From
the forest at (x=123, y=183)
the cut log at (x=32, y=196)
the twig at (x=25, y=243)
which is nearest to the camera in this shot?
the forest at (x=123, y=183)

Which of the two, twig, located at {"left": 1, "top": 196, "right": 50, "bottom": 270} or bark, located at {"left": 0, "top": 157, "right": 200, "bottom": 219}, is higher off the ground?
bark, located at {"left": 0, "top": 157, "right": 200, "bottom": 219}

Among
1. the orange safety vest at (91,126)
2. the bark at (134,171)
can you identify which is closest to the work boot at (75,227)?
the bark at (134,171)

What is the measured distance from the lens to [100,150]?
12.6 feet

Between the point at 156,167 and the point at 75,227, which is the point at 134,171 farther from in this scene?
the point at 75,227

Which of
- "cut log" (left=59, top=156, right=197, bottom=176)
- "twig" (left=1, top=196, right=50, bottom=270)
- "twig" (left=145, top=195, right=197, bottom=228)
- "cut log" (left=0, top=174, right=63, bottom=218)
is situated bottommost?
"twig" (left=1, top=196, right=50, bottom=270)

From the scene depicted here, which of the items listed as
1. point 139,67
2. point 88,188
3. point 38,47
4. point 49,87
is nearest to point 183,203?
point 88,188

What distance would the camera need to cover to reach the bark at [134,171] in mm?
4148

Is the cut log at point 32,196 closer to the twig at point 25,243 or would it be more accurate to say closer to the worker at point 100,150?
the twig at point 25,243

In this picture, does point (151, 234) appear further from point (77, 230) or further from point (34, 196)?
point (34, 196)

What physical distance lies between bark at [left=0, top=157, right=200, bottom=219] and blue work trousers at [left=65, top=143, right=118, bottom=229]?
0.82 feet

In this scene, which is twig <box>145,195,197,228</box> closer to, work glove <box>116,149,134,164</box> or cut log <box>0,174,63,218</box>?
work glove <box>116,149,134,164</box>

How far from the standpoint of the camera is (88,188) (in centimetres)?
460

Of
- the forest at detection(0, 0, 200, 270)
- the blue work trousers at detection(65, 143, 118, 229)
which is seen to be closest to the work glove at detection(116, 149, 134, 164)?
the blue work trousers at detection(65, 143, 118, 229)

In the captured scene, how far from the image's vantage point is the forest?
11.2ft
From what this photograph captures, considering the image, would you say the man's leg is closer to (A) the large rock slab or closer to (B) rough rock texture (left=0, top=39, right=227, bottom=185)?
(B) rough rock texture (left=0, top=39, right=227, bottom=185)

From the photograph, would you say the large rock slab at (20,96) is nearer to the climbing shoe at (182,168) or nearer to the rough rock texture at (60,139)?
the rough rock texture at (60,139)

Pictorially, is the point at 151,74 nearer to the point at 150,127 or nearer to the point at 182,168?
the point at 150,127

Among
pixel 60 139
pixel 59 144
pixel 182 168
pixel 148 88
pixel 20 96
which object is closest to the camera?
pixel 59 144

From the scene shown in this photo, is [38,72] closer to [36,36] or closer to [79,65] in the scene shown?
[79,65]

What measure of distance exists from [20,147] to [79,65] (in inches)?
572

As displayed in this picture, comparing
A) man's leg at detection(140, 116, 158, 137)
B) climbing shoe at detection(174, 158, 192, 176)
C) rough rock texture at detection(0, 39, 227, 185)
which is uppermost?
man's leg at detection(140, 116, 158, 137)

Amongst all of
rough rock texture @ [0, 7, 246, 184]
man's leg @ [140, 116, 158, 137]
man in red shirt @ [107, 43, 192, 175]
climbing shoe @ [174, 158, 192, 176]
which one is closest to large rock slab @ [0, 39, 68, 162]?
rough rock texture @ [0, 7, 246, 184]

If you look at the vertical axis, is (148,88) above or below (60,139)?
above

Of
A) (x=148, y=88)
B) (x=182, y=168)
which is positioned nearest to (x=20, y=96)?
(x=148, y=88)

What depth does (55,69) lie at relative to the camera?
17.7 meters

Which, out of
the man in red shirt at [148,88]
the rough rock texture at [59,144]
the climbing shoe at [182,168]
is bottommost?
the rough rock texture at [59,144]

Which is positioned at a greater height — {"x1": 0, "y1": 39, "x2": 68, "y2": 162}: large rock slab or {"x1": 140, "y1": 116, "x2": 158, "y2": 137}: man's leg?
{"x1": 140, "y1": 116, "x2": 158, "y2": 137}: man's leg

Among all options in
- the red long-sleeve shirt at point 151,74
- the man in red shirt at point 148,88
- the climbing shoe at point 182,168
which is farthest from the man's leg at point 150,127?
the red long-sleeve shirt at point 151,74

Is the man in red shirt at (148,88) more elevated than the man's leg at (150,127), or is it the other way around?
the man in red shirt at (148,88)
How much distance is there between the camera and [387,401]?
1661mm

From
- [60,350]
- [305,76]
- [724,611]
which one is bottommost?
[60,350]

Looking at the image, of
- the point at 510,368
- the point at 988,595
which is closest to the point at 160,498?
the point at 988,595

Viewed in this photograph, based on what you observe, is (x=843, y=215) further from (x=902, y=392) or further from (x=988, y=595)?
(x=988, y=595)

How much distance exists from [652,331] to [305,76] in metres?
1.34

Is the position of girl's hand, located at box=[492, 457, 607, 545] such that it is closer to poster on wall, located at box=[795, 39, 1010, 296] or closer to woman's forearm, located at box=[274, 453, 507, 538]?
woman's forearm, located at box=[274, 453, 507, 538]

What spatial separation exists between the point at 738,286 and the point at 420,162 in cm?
* * *
The request: Give back exactly the lines from the one containing "Viewed in this" to the end of the material, both ends included.

Expected answer:
Viewed in this photograph, based on what you observe, is (x=843, y=215) further from (x=902, y=392) or further from (x=988, y=595)?
(x=988, y=595)

How much distance exists from [652,331] to [305,76] in metres?
1.34

Is the position of girl's hand, located at box=[492, 457, 607, 545] such that it is closer to poster on wall, located at box=[795, 39, 1010, 296] or closer to woman's forearm, located at box=[274, 453, 507, 538]?
woman's forearm, located at box=[274, 453, 507, 538]

What spatial separation exists between the point at 738,286 and the point at 420,162 in cm?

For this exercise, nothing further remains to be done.